Random Babbelei: Die Seelenretter (1) - Christliches Guerilla-Marketing

Mit leichtem Sonnenstich und dem relativ großen Vergnügen soeben The Prodigy, Die Toten Hosen und Metallica live gesehen zu haben, verließ ich neulich den Hockenheimring. Mir stand eine nervige Zugfahrt mitten in der Nacht bevor und ich hatte nix zu lesen dabei. Da griff ich doch fröhlich zu, als mir seltsame Leute ein Buch anboten. Hätte mich gleich wundern sollen, dass weder auf das auf mein schnippisch gemeintes "Is das ne Bibel, oder was?" noch auf Ralphs "Ne ne, der Wachturm!" eine Reaktion folgte...

Ich dachte wegen des Designs des Buches eigentlich, dass es sich um irgendeine Promoaktion im Zusammenhang mit "Rock am Ring" handeln würde. Natürlich machte weder der Zeitpunkt (Festival grad gelaufen) noch der Ort (falscher Ring) Sinn, aber wie gesagt Sonnenstich. Als ich dann las, was wirklich auf dem Cover stand, kam mir schon eine erste böse Vermutung.

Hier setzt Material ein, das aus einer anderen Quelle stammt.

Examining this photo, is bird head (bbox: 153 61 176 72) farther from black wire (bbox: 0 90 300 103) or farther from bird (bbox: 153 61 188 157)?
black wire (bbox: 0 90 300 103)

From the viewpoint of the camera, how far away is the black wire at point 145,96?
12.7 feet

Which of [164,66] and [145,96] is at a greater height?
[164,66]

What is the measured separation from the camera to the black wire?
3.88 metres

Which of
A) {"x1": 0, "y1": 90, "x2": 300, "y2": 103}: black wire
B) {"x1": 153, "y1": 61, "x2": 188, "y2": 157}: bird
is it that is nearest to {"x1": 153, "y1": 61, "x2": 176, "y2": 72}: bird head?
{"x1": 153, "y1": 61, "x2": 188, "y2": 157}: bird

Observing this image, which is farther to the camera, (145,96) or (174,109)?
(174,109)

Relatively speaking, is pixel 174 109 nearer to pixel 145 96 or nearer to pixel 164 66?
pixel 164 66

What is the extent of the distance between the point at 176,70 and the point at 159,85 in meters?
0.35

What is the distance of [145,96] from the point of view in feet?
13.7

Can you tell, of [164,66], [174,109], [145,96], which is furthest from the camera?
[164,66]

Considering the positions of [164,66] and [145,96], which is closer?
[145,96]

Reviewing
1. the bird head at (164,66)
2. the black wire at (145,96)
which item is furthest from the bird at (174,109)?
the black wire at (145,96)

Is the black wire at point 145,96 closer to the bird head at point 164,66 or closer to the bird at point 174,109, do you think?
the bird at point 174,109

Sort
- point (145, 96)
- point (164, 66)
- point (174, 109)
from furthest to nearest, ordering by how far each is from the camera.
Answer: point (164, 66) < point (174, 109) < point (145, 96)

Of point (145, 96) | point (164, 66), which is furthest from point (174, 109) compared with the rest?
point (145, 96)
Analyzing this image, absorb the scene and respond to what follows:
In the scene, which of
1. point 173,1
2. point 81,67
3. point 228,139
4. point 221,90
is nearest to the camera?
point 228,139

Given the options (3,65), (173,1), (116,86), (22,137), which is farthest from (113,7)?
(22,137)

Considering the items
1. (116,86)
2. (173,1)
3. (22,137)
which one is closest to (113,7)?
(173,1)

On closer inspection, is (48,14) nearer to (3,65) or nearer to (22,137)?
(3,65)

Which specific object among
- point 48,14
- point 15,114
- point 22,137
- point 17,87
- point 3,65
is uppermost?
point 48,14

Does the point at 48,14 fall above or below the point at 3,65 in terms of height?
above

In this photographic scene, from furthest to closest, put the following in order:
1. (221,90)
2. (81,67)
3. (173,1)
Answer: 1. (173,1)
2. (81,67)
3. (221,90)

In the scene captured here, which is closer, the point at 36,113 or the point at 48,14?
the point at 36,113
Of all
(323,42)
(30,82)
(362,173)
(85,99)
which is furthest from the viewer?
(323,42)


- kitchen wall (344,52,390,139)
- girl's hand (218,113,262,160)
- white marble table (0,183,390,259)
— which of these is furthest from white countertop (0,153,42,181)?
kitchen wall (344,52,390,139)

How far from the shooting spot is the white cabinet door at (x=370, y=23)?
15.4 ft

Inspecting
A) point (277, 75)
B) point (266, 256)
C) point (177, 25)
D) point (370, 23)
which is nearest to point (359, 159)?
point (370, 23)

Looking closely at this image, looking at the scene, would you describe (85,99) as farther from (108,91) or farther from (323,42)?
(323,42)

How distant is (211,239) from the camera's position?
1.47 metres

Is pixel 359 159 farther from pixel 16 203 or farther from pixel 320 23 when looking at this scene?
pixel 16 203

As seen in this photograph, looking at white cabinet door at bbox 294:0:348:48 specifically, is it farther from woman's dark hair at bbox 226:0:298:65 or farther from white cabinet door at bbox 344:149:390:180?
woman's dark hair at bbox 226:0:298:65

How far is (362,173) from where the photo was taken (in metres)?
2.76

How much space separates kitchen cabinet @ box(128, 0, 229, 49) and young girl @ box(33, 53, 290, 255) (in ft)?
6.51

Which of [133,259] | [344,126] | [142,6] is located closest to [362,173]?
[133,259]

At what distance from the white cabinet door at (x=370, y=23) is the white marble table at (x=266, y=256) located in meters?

Okay, offensichtlich also ein Buch über tote Musiker. Gratis? Kann doch nicht mit rechten Dingen zugehen. "Soulsaver" als Verlag klingt auch komisch. Was sagt denn der Klappentext?
"Im Rock-Business liegen Freude und Verzweiflung nahe beieinander. 'Rock im Sarg' enthält Kurzbiografien legendärer Musiker, von denen die meisten leider sehr früh gestorben sind. Jeder Mensch trägt Sehnsüchte und den Wunsch nach erfülltem Leben in sich. Die Stars haben diese Suche viel intensiver und konsequenter ausgelebt und alles daran gesetzt, jeden Moment auszukosten Deshalb kann man anhand ihrer Geschichten viel über das Leben, das Sterben, über uns selbst und über Gott lernen. Bei Jesus kann die rastlose Suche nach erfülltem Leben ein befreiendes Ende finden."
Ja, da war es. Erst in den letzten zwei Sätzen lassen die "Soulsaver" die Katze aus dem Sack, als ob es ihnen peinlich wäre und sie ihre wahre Intention verbergen müssten: Sie wollen mich bekehren! Warum glauben manche Leute immer wieder, ich hätte Bock mich in ihren Glauben mit hineinziehen zu lassen? Und irgendwie scheinen diese Fanatiker, wie gesagt, ja selbst von ihrer Sache überzeugt zu sein, wenn man sich hier (zugegebenermaßen recht unbeholfen) manipulativer Marketingmaßnahmen bedient.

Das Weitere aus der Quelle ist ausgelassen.